* begin Supplied entries *
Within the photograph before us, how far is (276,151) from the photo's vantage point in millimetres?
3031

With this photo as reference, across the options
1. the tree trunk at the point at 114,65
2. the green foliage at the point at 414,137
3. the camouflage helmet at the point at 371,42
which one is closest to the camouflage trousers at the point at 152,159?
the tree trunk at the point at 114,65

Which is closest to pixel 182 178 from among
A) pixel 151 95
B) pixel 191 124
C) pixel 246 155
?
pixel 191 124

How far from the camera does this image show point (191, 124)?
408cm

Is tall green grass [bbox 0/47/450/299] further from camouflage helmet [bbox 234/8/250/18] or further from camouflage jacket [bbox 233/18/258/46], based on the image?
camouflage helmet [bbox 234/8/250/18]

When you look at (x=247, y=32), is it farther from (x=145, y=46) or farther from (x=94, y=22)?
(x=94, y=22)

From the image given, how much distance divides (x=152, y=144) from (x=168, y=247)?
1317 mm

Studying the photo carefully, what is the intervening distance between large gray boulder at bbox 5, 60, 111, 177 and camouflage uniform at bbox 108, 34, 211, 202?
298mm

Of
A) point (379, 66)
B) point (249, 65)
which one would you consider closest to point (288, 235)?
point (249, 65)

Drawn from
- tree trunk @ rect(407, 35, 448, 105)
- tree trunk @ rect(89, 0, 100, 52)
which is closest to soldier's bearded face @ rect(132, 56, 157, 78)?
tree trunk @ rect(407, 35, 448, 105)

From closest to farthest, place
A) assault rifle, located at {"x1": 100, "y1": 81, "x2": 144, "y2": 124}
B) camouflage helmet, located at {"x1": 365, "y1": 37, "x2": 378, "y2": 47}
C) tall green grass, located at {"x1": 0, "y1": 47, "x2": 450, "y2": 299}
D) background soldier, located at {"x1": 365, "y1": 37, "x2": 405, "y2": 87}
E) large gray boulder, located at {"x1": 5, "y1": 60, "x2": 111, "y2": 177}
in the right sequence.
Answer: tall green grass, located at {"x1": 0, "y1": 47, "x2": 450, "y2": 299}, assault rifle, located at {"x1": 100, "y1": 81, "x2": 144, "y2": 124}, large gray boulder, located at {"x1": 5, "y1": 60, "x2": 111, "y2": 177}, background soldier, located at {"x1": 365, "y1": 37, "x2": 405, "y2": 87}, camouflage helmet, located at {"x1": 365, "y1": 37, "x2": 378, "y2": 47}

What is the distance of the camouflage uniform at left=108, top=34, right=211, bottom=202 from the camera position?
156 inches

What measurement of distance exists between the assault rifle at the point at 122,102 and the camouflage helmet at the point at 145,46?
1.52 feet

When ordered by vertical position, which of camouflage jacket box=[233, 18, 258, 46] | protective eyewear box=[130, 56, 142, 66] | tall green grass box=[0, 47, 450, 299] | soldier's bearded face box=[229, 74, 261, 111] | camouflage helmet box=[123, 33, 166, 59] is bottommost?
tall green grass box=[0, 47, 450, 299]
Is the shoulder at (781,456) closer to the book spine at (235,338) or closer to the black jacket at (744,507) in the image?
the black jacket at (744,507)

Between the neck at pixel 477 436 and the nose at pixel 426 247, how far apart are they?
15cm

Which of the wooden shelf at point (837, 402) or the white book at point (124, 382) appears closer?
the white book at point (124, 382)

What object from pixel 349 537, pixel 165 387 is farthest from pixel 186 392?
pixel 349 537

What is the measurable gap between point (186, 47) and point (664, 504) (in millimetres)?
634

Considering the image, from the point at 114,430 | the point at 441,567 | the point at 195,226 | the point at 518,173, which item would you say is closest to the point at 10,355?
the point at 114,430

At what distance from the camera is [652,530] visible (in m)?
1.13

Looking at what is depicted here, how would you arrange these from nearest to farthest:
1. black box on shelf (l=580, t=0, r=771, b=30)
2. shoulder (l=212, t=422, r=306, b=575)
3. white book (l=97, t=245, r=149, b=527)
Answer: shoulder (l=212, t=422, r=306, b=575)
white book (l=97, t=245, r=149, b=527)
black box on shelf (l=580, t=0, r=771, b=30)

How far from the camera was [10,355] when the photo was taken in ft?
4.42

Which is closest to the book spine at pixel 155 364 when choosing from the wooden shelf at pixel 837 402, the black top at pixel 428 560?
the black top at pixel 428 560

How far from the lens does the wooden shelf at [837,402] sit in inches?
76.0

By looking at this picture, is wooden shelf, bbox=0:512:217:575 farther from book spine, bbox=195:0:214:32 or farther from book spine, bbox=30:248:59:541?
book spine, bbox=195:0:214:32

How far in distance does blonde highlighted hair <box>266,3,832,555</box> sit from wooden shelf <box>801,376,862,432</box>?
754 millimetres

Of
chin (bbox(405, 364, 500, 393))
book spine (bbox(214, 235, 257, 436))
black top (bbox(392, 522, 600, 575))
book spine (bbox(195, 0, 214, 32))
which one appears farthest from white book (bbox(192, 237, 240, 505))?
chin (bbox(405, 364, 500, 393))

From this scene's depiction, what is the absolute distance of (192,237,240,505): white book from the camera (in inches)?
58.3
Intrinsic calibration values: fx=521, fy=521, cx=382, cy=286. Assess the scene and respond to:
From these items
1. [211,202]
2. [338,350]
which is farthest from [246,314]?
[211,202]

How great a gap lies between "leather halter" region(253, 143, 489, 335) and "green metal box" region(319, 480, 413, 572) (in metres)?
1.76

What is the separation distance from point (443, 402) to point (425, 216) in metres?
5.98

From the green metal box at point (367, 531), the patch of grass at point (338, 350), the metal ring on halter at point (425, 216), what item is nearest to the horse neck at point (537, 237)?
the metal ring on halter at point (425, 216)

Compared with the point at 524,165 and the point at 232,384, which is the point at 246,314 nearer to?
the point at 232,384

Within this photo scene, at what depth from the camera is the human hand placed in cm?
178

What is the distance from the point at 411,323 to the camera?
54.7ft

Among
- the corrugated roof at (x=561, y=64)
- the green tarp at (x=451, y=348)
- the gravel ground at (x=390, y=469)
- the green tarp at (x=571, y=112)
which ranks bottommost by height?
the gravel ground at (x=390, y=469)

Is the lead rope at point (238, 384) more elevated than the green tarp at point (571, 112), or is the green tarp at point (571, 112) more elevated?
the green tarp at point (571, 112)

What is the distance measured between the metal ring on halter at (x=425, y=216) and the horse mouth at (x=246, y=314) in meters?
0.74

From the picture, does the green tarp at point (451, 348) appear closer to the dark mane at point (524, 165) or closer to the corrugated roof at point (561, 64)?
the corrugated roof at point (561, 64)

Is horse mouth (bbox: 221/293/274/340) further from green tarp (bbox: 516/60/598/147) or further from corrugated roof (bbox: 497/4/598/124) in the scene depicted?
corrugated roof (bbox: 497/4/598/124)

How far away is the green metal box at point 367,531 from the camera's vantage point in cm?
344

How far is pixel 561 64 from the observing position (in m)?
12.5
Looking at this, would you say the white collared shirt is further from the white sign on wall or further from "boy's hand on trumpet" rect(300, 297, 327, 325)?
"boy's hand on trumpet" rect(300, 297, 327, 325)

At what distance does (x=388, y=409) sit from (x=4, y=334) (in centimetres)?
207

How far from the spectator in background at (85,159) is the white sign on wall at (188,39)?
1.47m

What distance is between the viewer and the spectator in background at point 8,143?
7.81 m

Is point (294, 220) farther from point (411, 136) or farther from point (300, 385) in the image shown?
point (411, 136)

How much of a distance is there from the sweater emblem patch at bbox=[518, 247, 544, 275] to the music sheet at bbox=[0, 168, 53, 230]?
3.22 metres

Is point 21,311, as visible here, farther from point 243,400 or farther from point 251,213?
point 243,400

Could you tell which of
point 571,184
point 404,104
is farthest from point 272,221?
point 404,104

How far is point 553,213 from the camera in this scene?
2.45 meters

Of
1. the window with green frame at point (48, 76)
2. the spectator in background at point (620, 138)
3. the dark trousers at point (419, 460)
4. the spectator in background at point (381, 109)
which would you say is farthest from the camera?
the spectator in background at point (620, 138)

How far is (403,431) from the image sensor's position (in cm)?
* end Supplied entries *
__Work instructions__
Each line from the one containing "How far away" to the final line of the entries above must be returned exactly, and no other line may appear.

__Response__
How far away is the green metal box at point 367,531 from the camera's vantage point in cm?
344

How far is pixel 561 64 from the observing position (in m)?
12.5
Looking at this, would you say the white collared shirt is further from the white sign on wall or further from "boy's hand on trumpet" rect(300, 297, 327, 325)?
"boy's hand on trumpet" rect(300, 297, 327, 325)

At what distance does (x=388, y=409) sit from (x=4, y=334) (in centimetres)?
207

How far from the spectator in background at (85,159) is the white sign on wall at (188,39)?
1.47m

What distance is between the viewer and the spectator in background at point 8,143?
7.81 m

Is point (294, 220) farther from point (411, 136) or farther from point (300, 385) in the image shown?
point (411, 136)

How much of a distance is there from the sweater emblem patch at bbox=[518, 247, 544, 275] to the music sheet at bbox=[0, 168, 53, 230]?
3.22 metres

Is point 21,311, as visible here, farther from point 243,400 or farther from point 251,213?
point 243,400

Could you tell which of
point 571,184
point 404,104
is farthest from point 272,221?
point 404,104

How far is point 553,213 from the camera in this scene?
2.45 meters

Of
1. the window with green frame at point (48, 76)
2. the spectator in background at point (620, 138)
3. the dark trousers at point (419, 460)
4. the spectator in background at point (381, 109)
which would you say is farthest from the camera?
the spectator in background at point (620, 138)

How far is (403,431) from the image sensor's position (in cm)?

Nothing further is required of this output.